Mau Langgeng? Lakukan 4 Hal Ini di Awal Jadian

dipertahankan

Semua orang tentunya menginginkan hubungan yang langgeng. Kalau bisa, sampai menikah. Namun, mempertahankan sebuah hubungan adalah hal yang gampang-gampang susah. Terkadang, apa yang kita lakukan, yang kita anggap baik untuk hubungan asmara, justru berubah menjadi sebuah sumber masalah yang mengakibatkan perpisahan. Akibatnya, impian hubungan healingthebody.ca_langgeng kandas di tengah perjalanan.

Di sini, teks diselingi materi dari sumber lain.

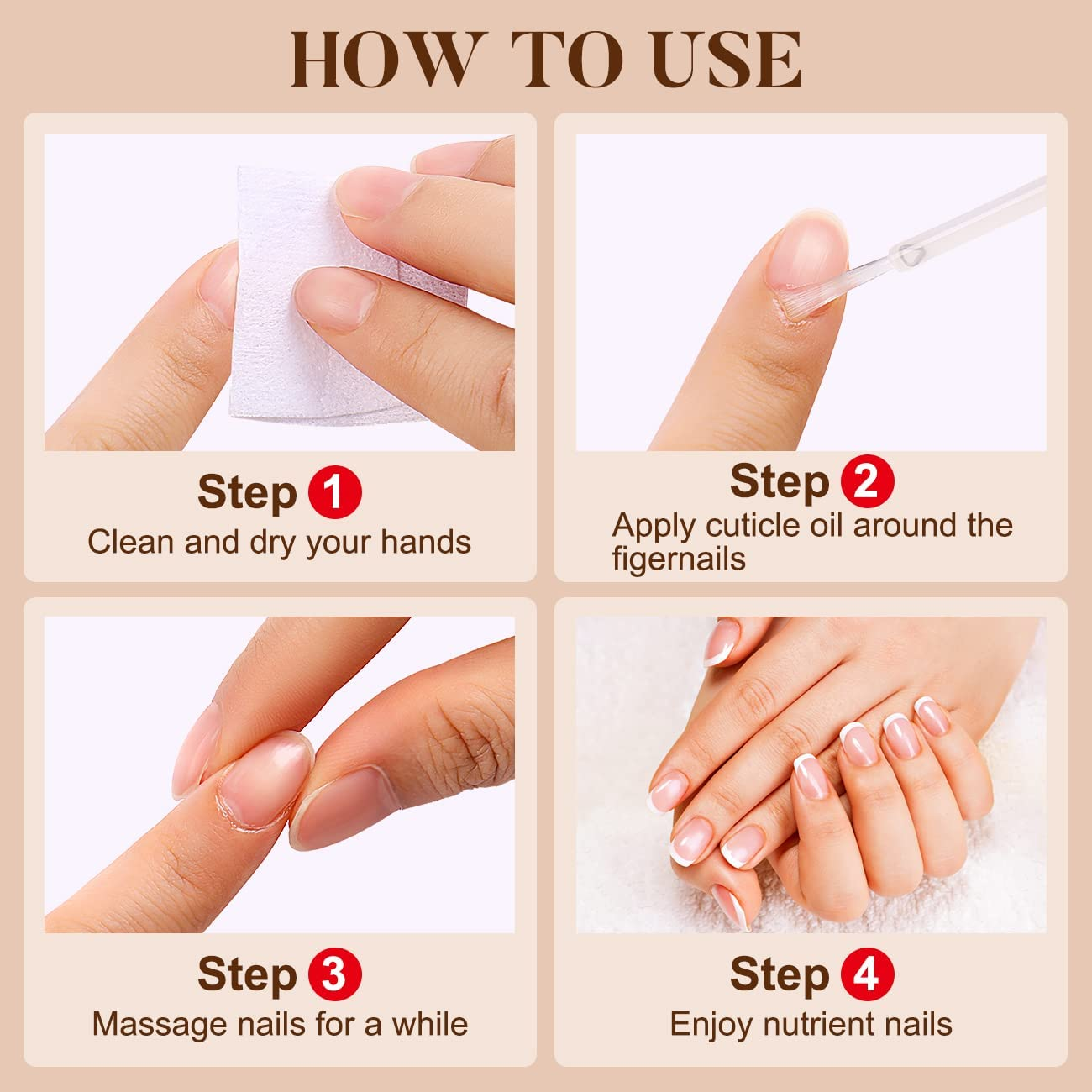 HOW TO USE

Step 1
Clean and dry your hands

Step 2
Apply cuticle oil around the figernails

Step 3
Massage nails for a while

Step 4
Enjoy nutrient nails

Nggak mau kan, sampai berpisah dengan pasangan yang kamu cinta? Oleh karena itu, jaga keawetan hubungan dari awal jadian. Memangnya bisa menjaga kelanggengan hubungan dari awal jadian? Bagaimana caranya?

Jangan Sering Bertemu

Di awal jadian, kamu dan dirinya masih dimabuk asmara. Kalian berdua merasa ingin selalu bertemu dan menghabiskan waktu bersama. Nggak ada yang salah dengan perasaan tersebut. Akan tetapi, cobalah untuk mengatur waktu pertemuan kalian. Sebab, terlalu sering bertemu dapat memunculkan rasa bosan, yang akan menyulut pertengkaran hingga perpisahan. Mungkin kamu nggak merasakan efeknya di awal jadian. Sebab kamu dan dirinya masih dimabuk asmara. Tapi seiring berjalannya waktu, kamu baru menyadari bahwa sering bertemu dirinya bukanlah hal yang baik pula. Sisihkan waktu untuk diri kalian masing-masing. Jalani hidup kalian dengan kesibukan yang ada.

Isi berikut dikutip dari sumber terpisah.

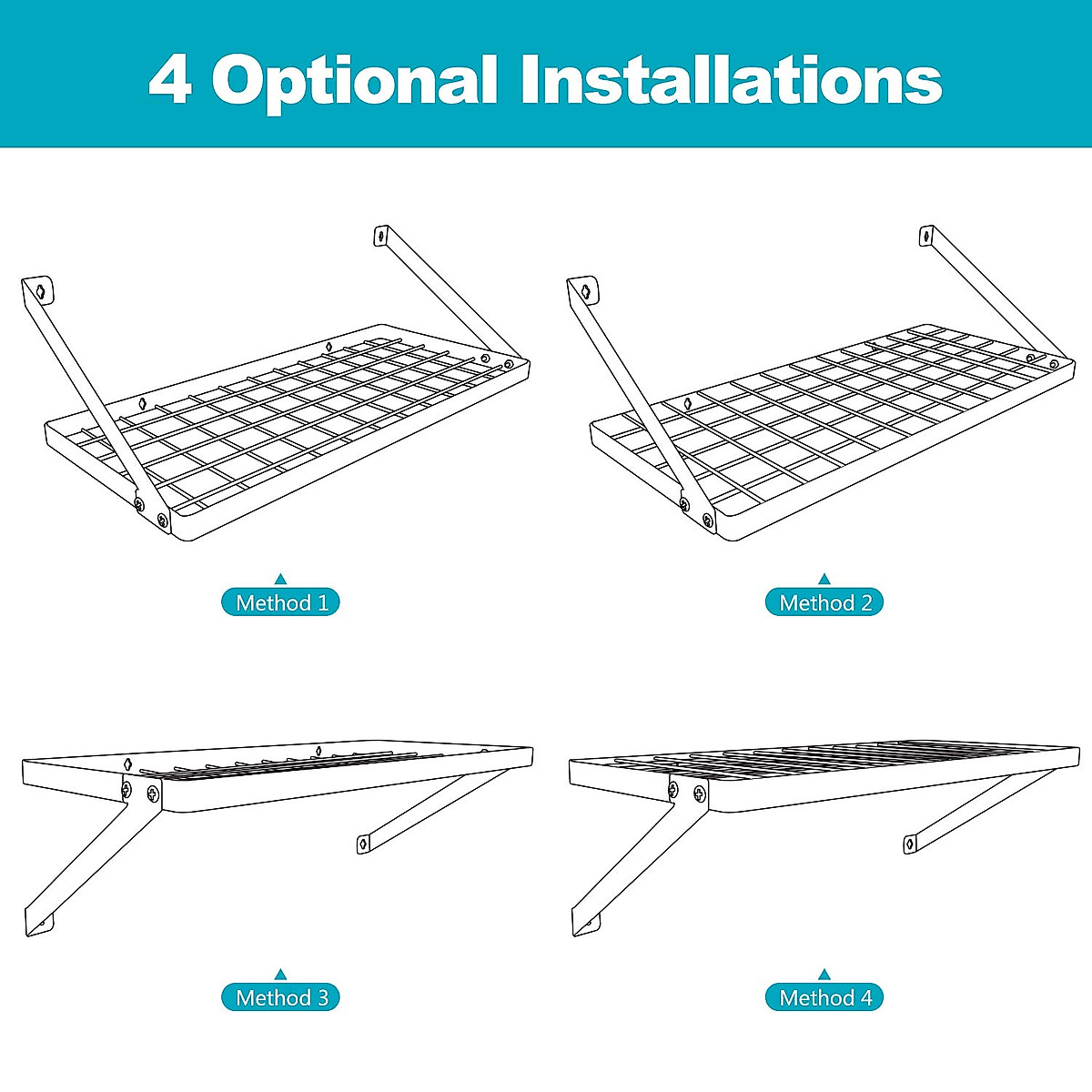 4 Optional Installations

Method 1

Method 2

Method 3

Method 4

Jangan Sering Menanyakan Kabar

Lagi, selain ingin sering bertemu, kamu dan pasangan inginnya berkomunikasi melulu di awal jadian. Kalau perlu, lewat semua aplikasi. Mulai dari telepon, sms, BBM, Whatsapp. Chatting Facebook, bahkan komen-komen di sosmed satu sama lain. ya, memang menyenangkan dapat berkomunikasi dengan pasangan. Apalagi di awal jadian, kamu dan dirinya masih dalam tahap pengenalan lebih dalam satu sama lain bukan? Tetapi alangkah baiknya jangan melebih-lebihkan komunikasi di antara kalian.

Content continue below...

Jangan selalu menanyakan kabar darinya, jangan menghubunginya lewat semua aplikasi yang kalian punya. Lama-kelamaan, hal ini nggak akan menyenangkan lagi untuk dilakukan. Kamu dan dirinya akan merasa bosan dan bingung mau bicara apa. Jadi, batasi dirimu untuk menanyakan kabar dirinya. dia pun butuh waktu sendiri untuk melakukan kegiatannya, nggak hanya untuk membalas pesan atau menjawab teleponmu juga. Lebih baik utamakan komunikasi yang berkualitas.

Kualitas Komunikasi

Kualitas lebih baik daripada kuantitas. Cobalah untuk sama-sama meluangkan satu waktu, lalu bercerita banyak hal yang berharga. Tentu jauh lebih baik daripada sering menanyakan kabar dan sering bertemu. Kamu dan pasangan pun perlu menerapkan saling mendengar di antara kalian. Saat satu berbicara, yang lain mendengarkan. Begitupun sebaliknya. Kalau ada perbedaan, sikapi dengan bijak dan dewasa. Ingat, bersama nggak berarti sama. Kamu dan pasangan tentu punya pemikiran sendiri. Jangan jadikan perbedaan dalam komunikasi—dan dalam hal lain—menjadi sebuah penghalang, bahkan pemicu pertengkaran.

Jangan Pamer Kemesraan di Depan Umum

Berpegangan tangan di tempat umum masih wajar. Tetapi jika kalian ingin melakukan hal yang lebih mesra lagi, baiknya jangan di depan umum. Kamu dan pasangan perlu tahu diri. Jangan karena dimabuk asmara, kamu dan pasangan mengumbar kemesraan di depan umum begitu saja. Hormati orang lain di sekitarmu. Jangan pula mengumbar kemesraan di dunia maya. Bersikaplah sewajarnya saja di depan umum dan orang banyak.